The CNC team made the podium three times. They won first place in the coveted Strategic Plan category and added two second place finishes for Simulation Score and overall Junior Division.
“A lot of sacrifices were made to make that strategic plan what it was. To hear it won first, wow, it felt so great to know that all paid off,” said Clair. “The really special part about our group was it was a group of very introverted people and when we talked about our shared goals, everybody wanted to challenge themselves, to get out of our shells. We were really scared. I was terrified. I’m really, really proud we did it.”
So, with all the work a student has to do academically, plus employment (Clair worked at TD Bank in Quesnel and transferred to Prince George for this second year of her diploma after completing the first year at home), and introversion as a personality trait, why take on a project like this?
“I’m the person to just say ‘you only have so many opportunities in life…just go and do it.’ And I was so honoured that I was even considered to be a part of it. Why would I not do this?,” she said. “This was a great opportunity to put everything I’ve learned here so far at CNC into a real business-life setting. It was awesome. I loved it. It pushed me to my very limits, but it was great.”
Their company was called Bagel Inc. Bagels have nothing to do with drones or cameras. That was the point, and the marketplace differentiation scored the team some points in the competition. Clair said it was Joses Lee who suggested the disruptive name “and it honestly really helped us to stand out…it was very brave.”
The inspiration was the bitten apple so iconicly symbolic of the Apple tech company. Originally, that apple was chosen as a visual link to their flagship Macintosh computer.

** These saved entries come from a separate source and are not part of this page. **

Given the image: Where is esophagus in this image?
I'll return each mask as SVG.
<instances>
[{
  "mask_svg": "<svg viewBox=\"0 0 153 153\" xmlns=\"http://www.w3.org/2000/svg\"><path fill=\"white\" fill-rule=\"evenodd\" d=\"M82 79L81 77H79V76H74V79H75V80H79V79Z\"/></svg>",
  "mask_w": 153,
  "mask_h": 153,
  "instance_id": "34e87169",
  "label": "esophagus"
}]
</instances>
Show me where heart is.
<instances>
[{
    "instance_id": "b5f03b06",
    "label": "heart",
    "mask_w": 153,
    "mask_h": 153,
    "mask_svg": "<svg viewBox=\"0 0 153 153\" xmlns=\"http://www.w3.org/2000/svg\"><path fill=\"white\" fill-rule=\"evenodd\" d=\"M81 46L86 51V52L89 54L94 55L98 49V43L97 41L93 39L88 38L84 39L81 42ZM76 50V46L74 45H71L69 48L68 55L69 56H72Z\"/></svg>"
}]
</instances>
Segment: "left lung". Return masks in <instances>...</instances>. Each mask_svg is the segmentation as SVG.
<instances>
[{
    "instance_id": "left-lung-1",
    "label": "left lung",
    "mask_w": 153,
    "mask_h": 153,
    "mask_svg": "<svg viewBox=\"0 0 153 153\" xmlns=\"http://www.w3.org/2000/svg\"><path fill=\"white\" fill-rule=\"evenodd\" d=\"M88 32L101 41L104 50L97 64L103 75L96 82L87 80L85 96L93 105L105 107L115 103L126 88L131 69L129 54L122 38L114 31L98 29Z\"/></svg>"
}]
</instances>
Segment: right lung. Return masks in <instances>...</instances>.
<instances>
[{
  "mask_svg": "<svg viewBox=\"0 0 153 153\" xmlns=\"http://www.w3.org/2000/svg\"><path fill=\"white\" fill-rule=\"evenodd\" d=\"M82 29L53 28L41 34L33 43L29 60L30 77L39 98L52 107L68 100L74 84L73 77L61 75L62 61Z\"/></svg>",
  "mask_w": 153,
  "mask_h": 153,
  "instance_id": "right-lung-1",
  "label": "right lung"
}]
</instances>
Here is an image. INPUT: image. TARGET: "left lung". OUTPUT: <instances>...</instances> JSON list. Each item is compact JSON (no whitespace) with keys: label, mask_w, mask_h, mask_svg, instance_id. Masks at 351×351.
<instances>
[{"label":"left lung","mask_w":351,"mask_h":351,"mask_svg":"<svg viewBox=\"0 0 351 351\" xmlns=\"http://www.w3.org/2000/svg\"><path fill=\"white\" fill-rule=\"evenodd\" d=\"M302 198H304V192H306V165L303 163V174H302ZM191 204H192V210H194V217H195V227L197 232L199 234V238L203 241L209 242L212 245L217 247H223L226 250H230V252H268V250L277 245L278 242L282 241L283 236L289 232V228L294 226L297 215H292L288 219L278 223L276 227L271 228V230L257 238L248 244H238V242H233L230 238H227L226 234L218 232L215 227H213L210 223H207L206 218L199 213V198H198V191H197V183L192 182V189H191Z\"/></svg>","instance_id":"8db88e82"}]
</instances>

It had nothing to say about technology or product systems. Bagel Inc. traded on that theme: clean, simple, gripping, evocative, nonthreatening. It was a big hit with fellow business students, competitors and judges alike.
Their educators were impressed at how well baked Bagel Inc. was.
Wendy Male, CNC’s dean of human services, university transfer, and business studies, said “their success is indicative of the high quality of education and preparation that the College of New Caledonia provides. Their dedication, work ethic, and strategic thinking resulted in this accomplishment. I have no doubt they will continue to achieve great things in the future, and we are honored to have played a role in their education and success.”
Muhammad Rahman, an associate dean at CNC, said “They conducted themselves well and presented their case professionally, with poise.”
After a year at CNC Quesnel, and a year at CNC Prince George, Clair is now moving up the degree ladder to pursue a Bachelor of Commerce specializing in Human Resource Management.
“I know there are some other students who commute back and forth, but I’m going to go all-in and live (in Prince George),” she said, but don’t assume that means she’ll be gone of good from B.C.’s heart of gold city. “I miss Quesnel and my family. I just love my family to bits, and I go see them to revive me. I love Quesnel; I love my city.”